PT Lion Mentari was founded with just $10 million in start-up capital in 1999 by Kusnan and Rusdi Kirana, who ran a travel agency until they spotted a growth opportunity when the Indonesian government deregulated the aviation industry.
Lion Air -- 48-year-old Rusdi is now CEO, and Kusnan is president commissioner -- was one of dozens of new carriers to emerge around that time in Southeast Asia’s biggest economy, including Sriwijaya Air and the now bankrupt Adam Air.
The Boeing deal for 230 short-haul jets takes Lion Air’s orderbook to more than 400 planes, which they aim to use to fly across an Asia-Pacific region still seeing robust passenger growth despite the shaky global economy.
The deal includes options for another 150 aircraft valued at $14 billion, bringing its potential total value to $35 billion.
The aggressive buying spree comes ahead of regional air liberalisation in 2015, part of a planned Southeast Asian free trade economic community. At the moment, some Southeast Asian nations shut out airlines to protect their national carriers.
“If you’re looking at a short term view, people will call us nuts, but we’re talking about an opportunity here and we’re taking a long term view,” said Edward Sirait, a Lion Air director.
“Look at the growth in the region -- China, India and Southeast Asia. It’s tremendous and what we’re doing now is to anticipate 5-10 years ahead,” he told Reuters.
The deal for 201 of Boeing’s updated 737 MAX planes and 29 Next-Generation 737-900 extended range planes -- announced as U.S. President Barack Obama attended a regional meeting in Indonesia -- will be financed in part by the U.S. Exim Bank, Sirait said.
The rest will come from a consortium of international banks, which is still being finalised.
Delivery of the planes will be in 2017-25.

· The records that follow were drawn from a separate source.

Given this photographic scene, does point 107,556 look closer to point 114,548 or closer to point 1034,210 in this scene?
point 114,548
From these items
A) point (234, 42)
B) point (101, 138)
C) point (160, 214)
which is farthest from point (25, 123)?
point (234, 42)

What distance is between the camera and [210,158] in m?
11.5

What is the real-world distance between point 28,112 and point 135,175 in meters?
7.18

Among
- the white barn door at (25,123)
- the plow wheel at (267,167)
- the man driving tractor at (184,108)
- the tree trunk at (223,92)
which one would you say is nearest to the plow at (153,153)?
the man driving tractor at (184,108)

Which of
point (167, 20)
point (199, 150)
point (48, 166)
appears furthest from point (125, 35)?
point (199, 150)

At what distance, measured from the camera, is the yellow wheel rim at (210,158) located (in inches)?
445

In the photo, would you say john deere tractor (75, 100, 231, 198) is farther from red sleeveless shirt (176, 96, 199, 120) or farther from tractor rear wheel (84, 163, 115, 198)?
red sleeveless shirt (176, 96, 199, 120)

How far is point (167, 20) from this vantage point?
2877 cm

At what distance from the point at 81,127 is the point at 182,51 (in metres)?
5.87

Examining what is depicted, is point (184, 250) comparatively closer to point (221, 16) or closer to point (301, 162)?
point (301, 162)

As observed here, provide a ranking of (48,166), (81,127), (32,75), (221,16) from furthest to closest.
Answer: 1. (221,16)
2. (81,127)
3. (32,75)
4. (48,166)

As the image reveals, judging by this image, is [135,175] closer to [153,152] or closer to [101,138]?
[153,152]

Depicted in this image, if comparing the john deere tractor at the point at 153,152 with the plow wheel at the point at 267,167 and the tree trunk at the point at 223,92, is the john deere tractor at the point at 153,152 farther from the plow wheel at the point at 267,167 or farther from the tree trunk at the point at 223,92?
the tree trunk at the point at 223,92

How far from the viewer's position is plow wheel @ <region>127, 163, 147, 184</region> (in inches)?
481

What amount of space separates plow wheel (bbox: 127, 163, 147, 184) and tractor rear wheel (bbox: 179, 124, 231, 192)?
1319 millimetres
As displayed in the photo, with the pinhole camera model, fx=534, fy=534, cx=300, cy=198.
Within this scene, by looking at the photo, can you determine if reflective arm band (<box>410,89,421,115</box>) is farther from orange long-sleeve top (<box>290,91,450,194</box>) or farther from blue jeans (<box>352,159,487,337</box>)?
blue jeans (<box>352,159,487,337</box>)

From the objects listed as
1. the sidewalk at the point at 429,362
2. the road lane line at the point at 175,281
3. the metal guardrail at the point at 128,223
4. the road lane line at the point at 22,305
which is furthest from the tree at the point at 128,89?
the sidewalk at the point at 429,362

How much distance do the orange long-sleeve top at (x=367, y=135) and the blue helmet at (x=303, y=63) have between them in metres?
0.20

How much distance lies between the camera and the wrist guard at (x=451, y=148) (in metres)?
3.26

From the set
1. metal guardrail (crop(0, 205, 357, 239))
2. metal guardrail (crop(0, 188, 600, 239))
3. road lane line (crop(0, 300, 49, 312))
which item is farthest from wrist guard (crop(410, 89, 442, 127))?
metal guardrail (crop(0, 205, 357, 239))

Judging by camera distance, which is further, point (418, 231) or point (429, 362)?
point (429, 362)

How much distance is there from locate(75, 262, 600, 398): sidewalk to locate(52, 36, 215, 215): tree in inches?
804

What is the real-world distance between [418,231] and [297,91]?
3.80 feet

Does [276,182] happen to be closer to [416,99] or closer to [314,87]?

Lion Air plans an initial public offering next year to raise more than $1 billion through the sale of a 20-30 percent stake, to help finance its rapid expansion. It aims to fly to China, India, South Korea, Japan and Australia.
Much of the growth in Asia’s air travel industry has been driven by budget carriers, but Lion Air plans to use the blueprint of regional leader AirAsia (AIRA.KL) and set up a premium airline, too. PT Space Jet is expected to launch in a year’s time.
Lion Air operates 92 planes and has a load factor of above 80 percent. The latest order comes on top of a $14 billion deal signed in 2008 with Boeing for 178 737-900s, which will be delivered in stages until 2016.
Apart from flights around the sprawling Indonesian archipelago, Lion Air flies to Jeddah and Singapore, but is banned from flying to the European Union because of safety concerns. The EU last year allowed flag carrier PT Garuda Indonesia (GIAA.JK) to resume flights after a similar ban.
No Lion Air plane has crashed in a domestic industry that regularly sees deadly aviation disasters, but its planes have skidded off runaways and it has been criticised for regular flight delays.
As the air industry takes off, analysts say Indonesia must revamp overloaded and dilapidated infrastructure, including airports and power supply, to sustain current growth levels.